You think you like books and words? Consider writer (and former furniture mover) Ammon Shea, who devoted a year to reading the Oxford English Diction- ary. The result is the recently released "Reading the OED" (Perigee, $21.95, 240 pages).
For the record, the OED contains 59 million words on 21,730 pages in 20 volumes and sells for $895. On the dictionary's Web site (www.oed.com), the editors at Oxford University Press point out that the OED is "the accepted authority on the evolution of the English language over the last millennium."
I reached Shea at his apartment in New York City, where his shelves are crowded with 1,000 volumes of dictionaries, glossaries and other word-related books. Shea, 37, graduated from college last year (jazz studies) after a "15-year hiatus." Right now, he's working on a new project for print "Lost and forgotten books."
Not to diminish your accomplishment, but why did you bother?
I wanted to make sure I hadn't missed anything. Whenever I look in a dictionary and come across great words, there's an inevitable feeling that I'm missing other great words.
I've been reading dictionaries for 12 years, and it's always a great story told differently every time. The OED tells it more magnificently than anybody else.
Basically, it was a year-long vacation. For me, reading a dictionary is no different than reading a great work of literature. If I have my choice of what to do on any given day, my druthers are to sit around and read.
You began the job by reading the OED in various locations but ended up in the basement of the Hunter College library. Sounds like a lonely vigil.
That depends on your definition of lonely. But that was the whole point it's a remarkably quiet place for New York City. I was surrounded by books written in French, which I don't understand, or written about theater, which I don't care for. So there were few distractions.

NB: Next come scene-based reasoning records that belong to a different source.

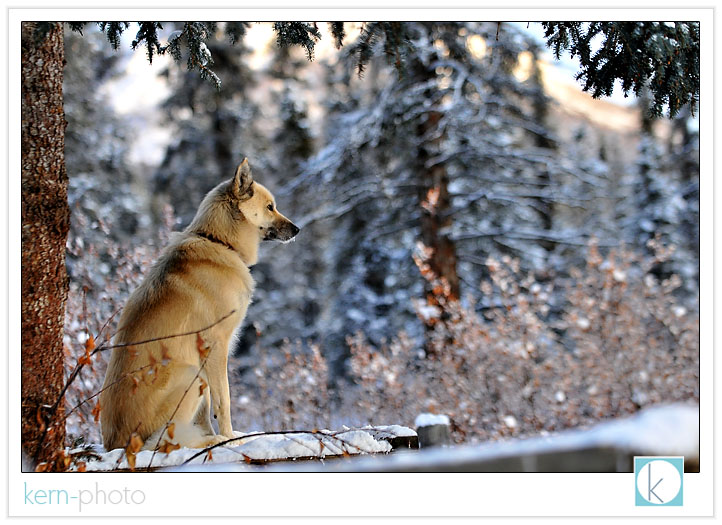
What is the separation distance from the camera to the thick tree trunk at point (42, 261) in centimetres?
361

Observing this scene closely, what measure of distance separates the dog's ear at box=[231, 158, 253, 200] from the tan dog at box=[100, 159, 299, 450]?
13mm

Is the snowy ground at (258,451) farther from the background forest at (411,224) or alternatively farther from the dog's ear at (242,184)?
the background forest at (411,224)

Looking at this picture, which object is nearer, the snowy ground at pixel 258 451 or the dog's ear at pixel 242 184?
the snowy ground at pixel 258 451

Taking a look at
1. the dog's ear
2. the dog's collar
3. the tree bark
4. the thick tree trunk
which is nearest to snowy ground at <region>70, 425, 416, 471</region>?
the thick tree trunk

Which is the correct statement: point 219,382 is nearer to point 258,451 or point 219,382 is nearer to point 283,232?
point 258,451

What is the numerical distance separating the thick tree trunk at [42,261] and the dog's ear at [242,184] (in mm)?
1025

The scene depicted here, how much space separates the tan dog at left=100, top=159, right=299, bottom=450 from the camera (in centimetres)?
342

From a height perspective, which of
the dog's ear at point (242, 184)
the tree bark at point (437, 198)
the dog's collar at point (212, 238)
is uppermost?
the tree bark at point (437, 198)

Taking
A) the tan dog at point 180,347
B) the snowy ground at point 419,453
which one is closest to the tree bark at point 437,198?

What was the most taxing part of the project?
It wasn't when I was reading, but when I wasn't reading. I'd find my head so jumbled and filled with words that in large part I (temporarily) lost the ability to speak clearly. I became a bit of a moron.
Did your girlfriend have any problem with your yearlong preoccupation?
Alix is a former lexicographer, so if anything this was a little bit sexy.
You discovered some great words no longer in common usage. What were your favorites?
Desiderium is a remarkable word. It's a thing you no longer have but wish you did. Everybody can identify with that. A word like desiderium or a word like remord to remember something with a touch of regret are incredibly evocative. When I come upon those words, I can't help but stop reading and think about things from the past.
How has the experience changed you?
It's reinforced the notion that anything can be interesting to read if you approach it with a certain perspective. There is always something to be gotten from the written word, and it may not be what's obvious. There's a plot line hidden throughout a great dictionary, which may not be rational or even sane.
For instance, there are 33,000 citations for Shakespeare in the OED just about all of "Hamlet" and God knows how many of his other plays. So if you read the whole thing, you're going to get Shakespeare waxing through your head constantly.
What's your take on defenestration the act of throwing someone out a window?
It's an enormously popular word. People are delighted to learn that a conceptual idea has one specific word that applies to it. It's not terribly useful; we don't often throw people out of windows. But it's still marvelous to know that should we want to, we would know what to call it. It has a great evocative flair to it, not to mention violence. It's a great example of why I find so many (obscure) words so entrancing.